Interim CEO Ken Boyns said this is the ‘responsible’ thing to do while waiting for Ministers to decide on the future of the horticulture and potato levies. In the interim we are committed to minimise expenditure.
Levy return forms will be issued by post and email over the coming fortnight in line with AHDB’s legal obligations, but invoices will not be issued until Ministers have made a decision on levy rates.
Ken urged levy payers to be patient in this period of transition. He said: “We are taking a responsible approach in winding-down our work programmes for the horticulture and potato sectors. In addition we have to recognise operational liabilities associated with contracts, people and assets. This means that some level of levy will be needed in 2021 to supplement sector reserves to cover these costs as we manage the change.

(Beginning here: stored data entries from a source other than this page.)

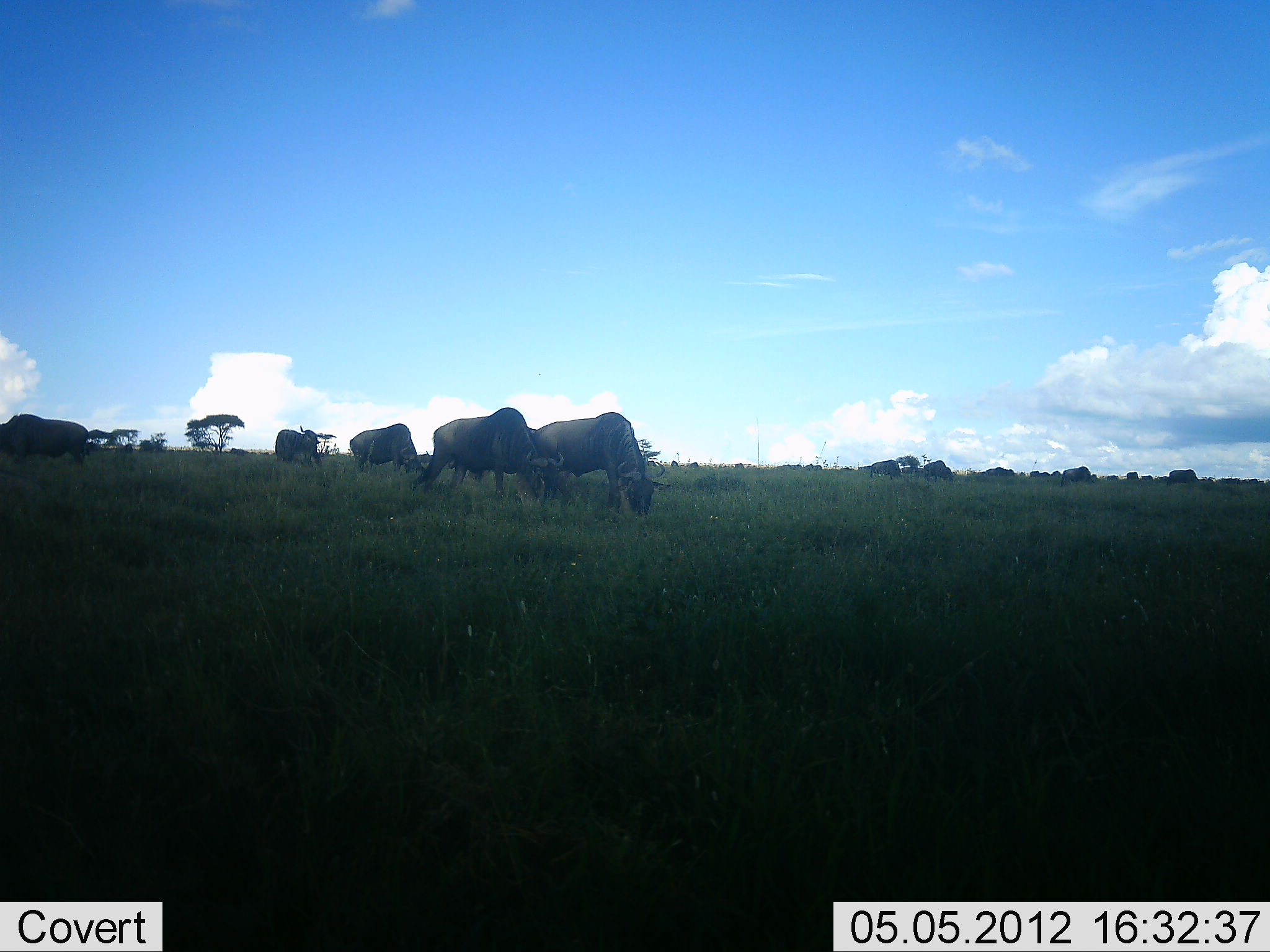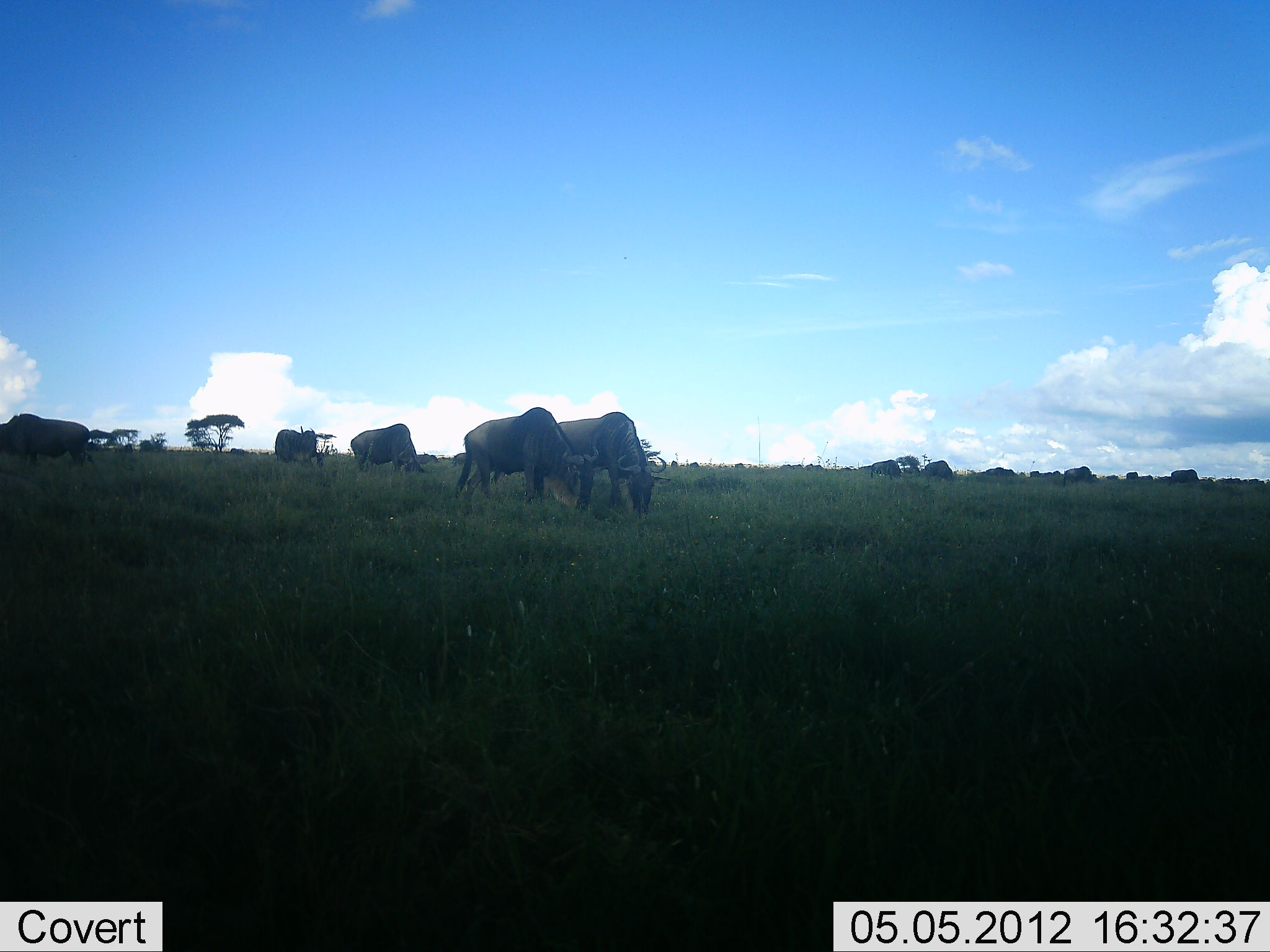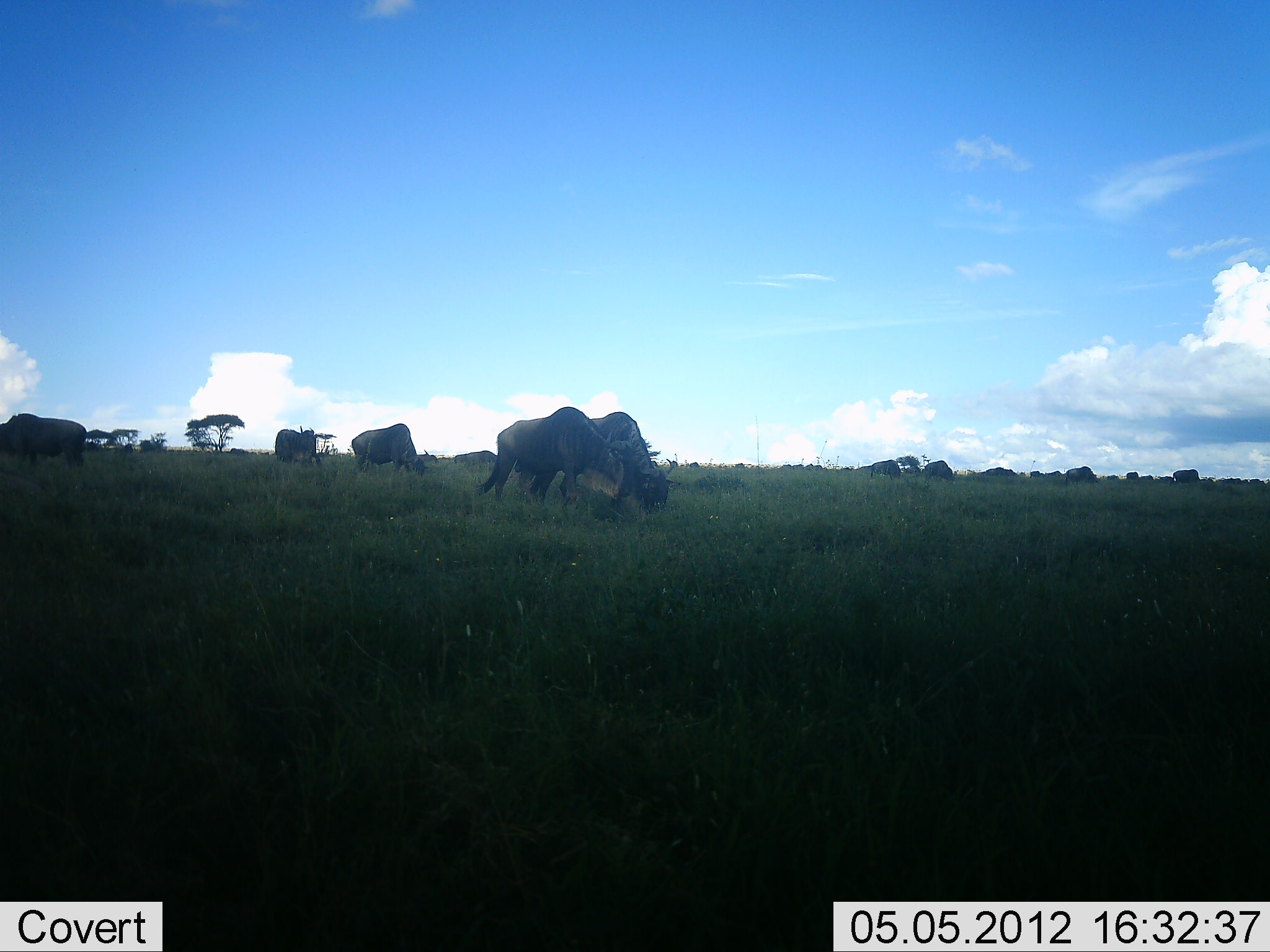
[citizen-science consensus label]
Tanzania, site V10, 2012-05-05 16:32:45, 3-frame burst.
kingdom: Animalia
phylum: Chordata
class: Mammalia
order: Artiodactyla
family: Bovidae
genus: Connochaetes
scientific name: Connochaetes taurinus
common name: blue wildebeest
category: wildebeest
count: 11-50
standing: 50%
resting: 0%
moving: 40%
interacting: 0%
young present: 0%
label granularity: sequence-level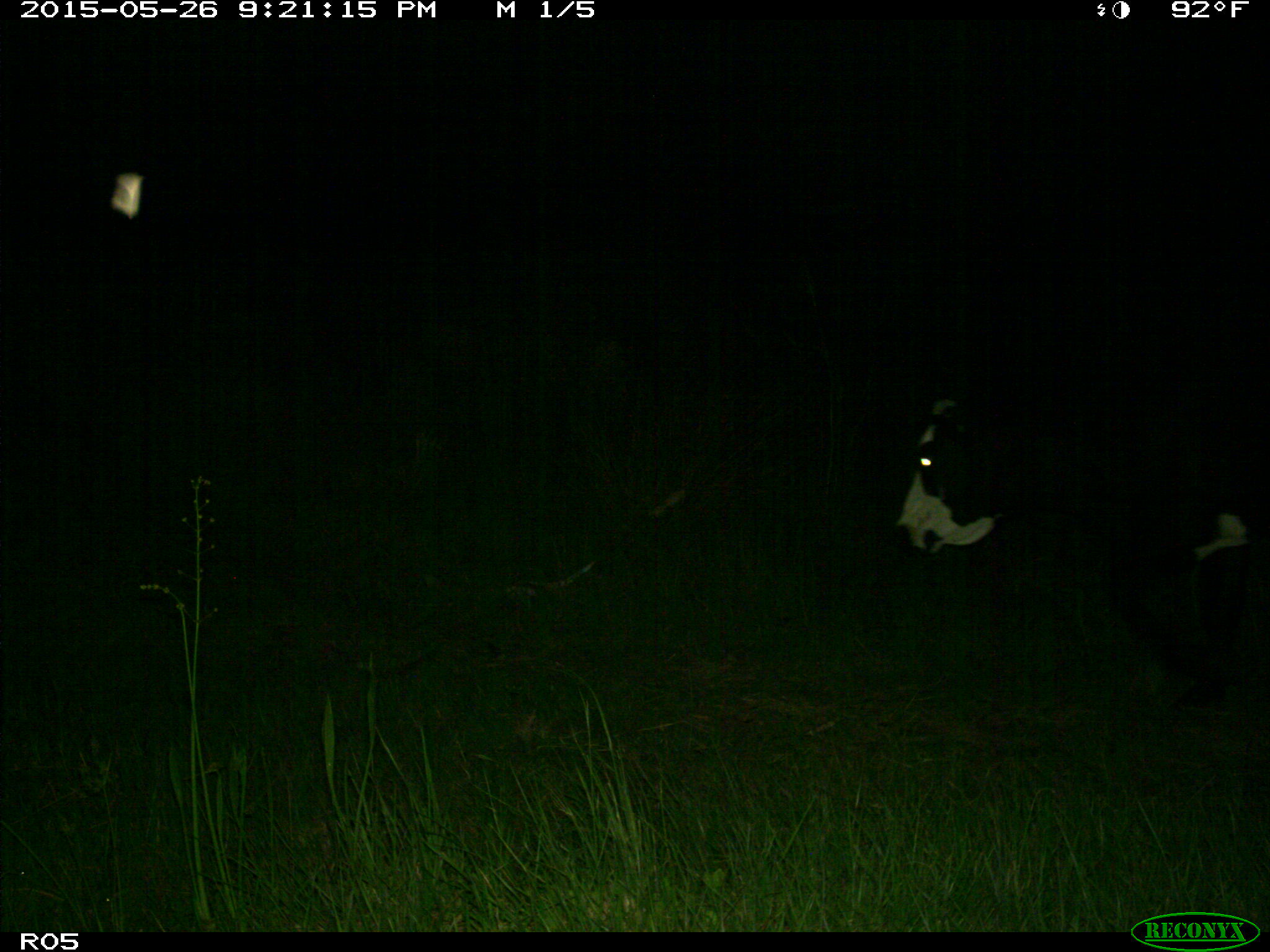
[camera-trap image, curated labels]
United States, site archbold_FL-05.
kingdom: Animalia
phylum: Chordata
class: Mammalia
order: Artiodactyla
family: Bovidae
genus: Bos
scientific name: Bos taurus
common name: domestic cow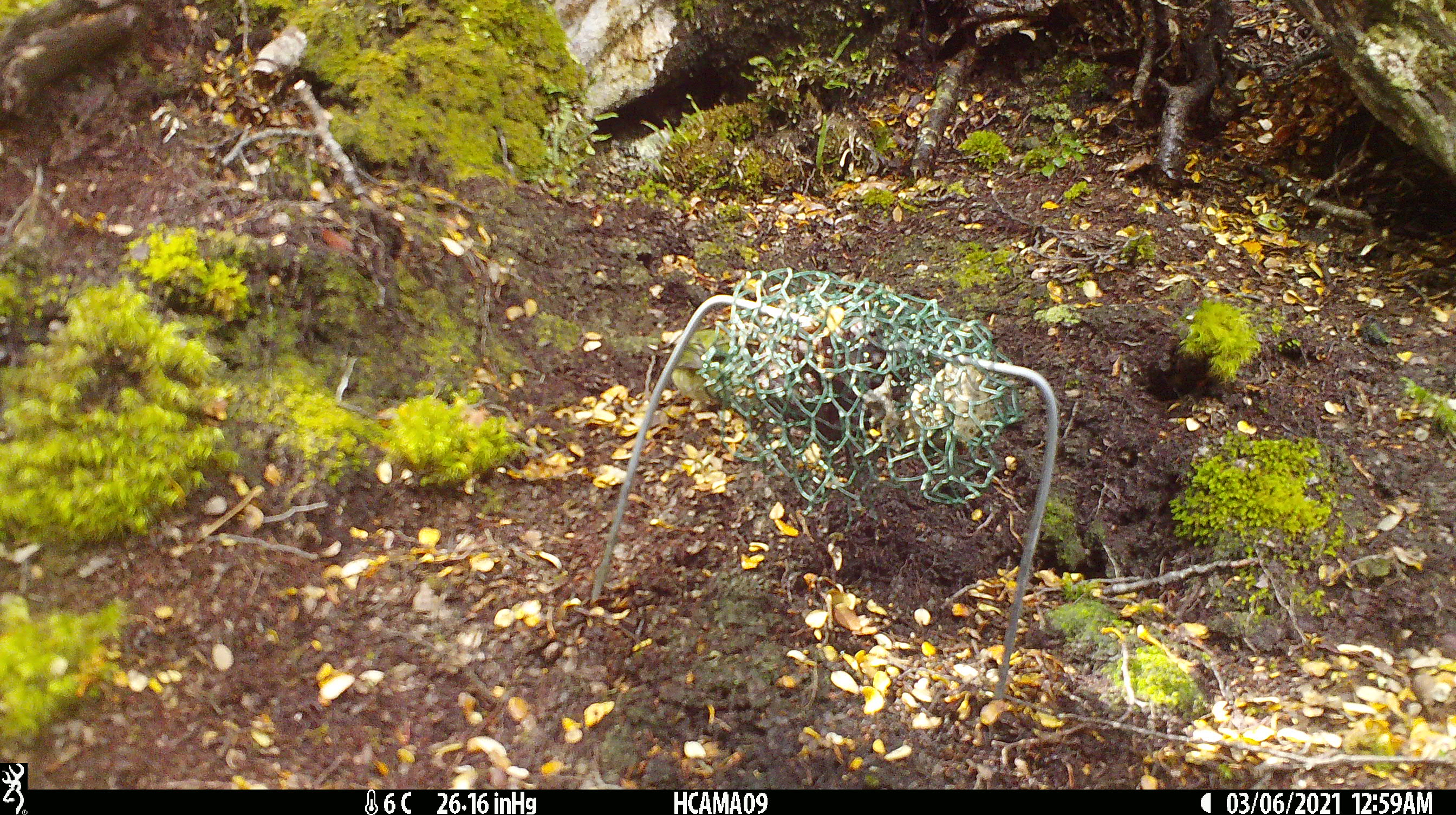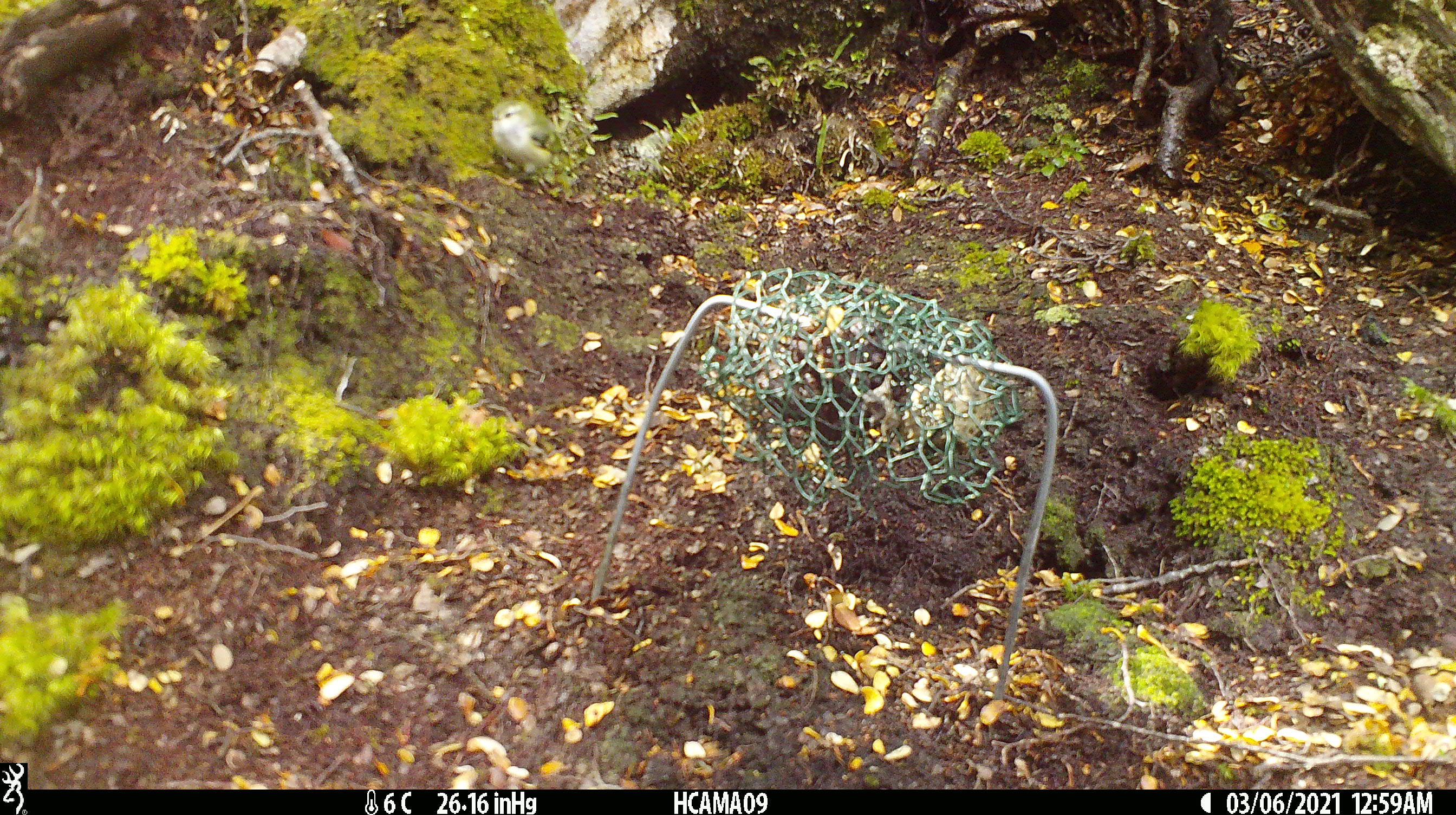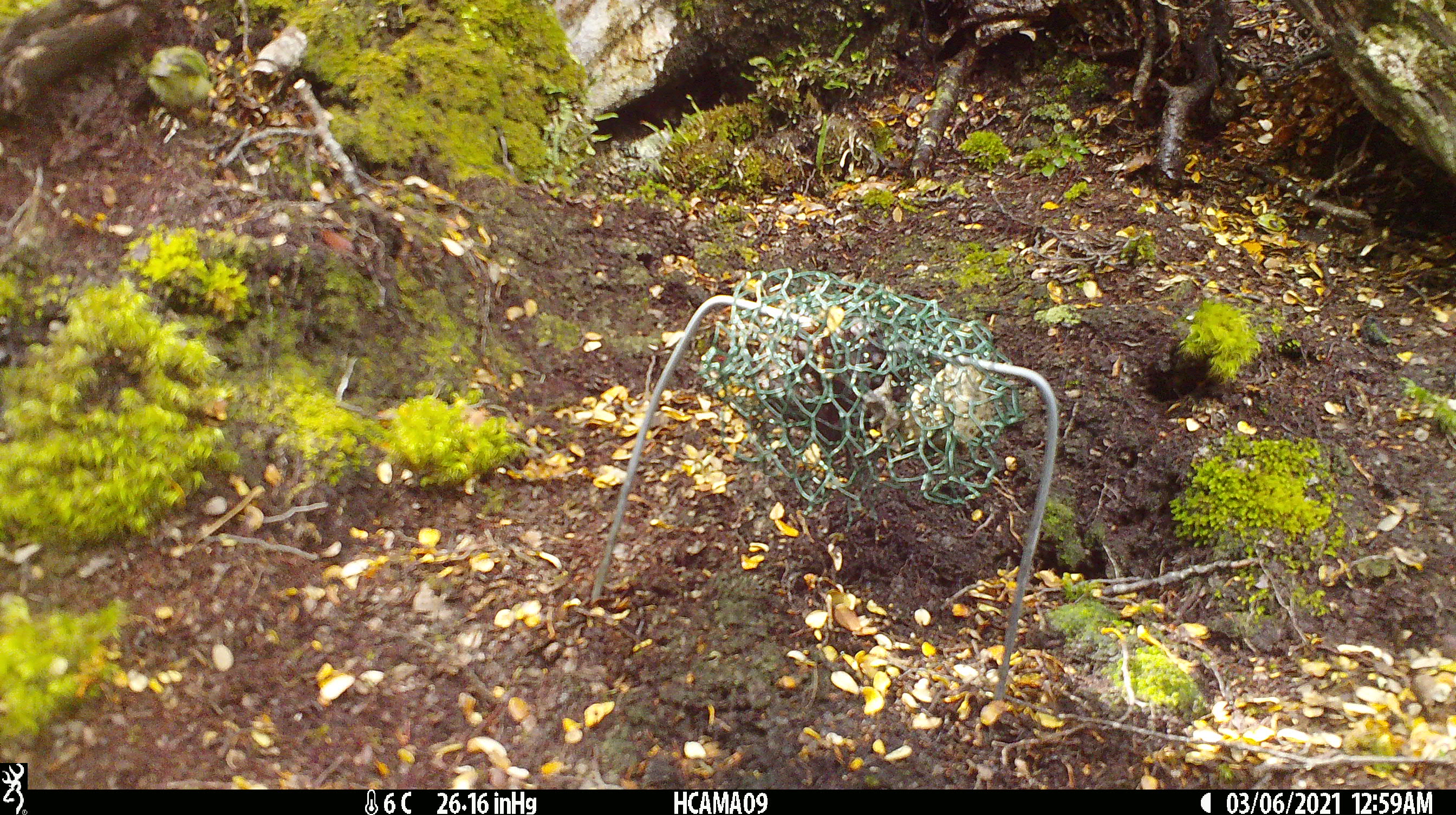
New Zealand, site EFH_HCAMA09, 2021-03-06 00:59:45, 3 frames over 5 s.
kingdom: Animalia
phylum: Chordata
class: Aves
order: Passeriformes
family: Acanthisittidae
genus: Acanthisitta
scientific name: Acanthisitta chloris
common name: rifleman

“Additionally, AHDB is legally obliged to collect a levy until such time as parliament amends the legislation. However, at this point we are asking for the data to be provided through the levy return process. Invoices will not be issued until we have Ministerial decisions.
“I would also hope that even those who voted against continuation will understand that it will take a little time to make the changes that we need to make. We have a large number of knowledgeable and conscientious staff whose future is now uncertain given that we will be making substantial reductions in our headcount over the coming months and we would ask growers to respect the contribution they have made to horticulture and potatoes and the personal empathy required as we implement these changes.”
Prior to the ballots, AHDB had already committed to an extensive change programme, with value for money for levy payers at its heart. It has promised regular votes for all its levy-paying sectors – which also include beef and lamb, pork, dairy, cereals and oilseeds, starting in 2022, as well as an overhaul of governance and a tailored approach to each individual sector.
AHDB says it is committed to listening to levy payers and delivering key activity farmers, growers and the supply chain see value in and support. AHDB will be sharing these plans and announcing wider changes over the coming months.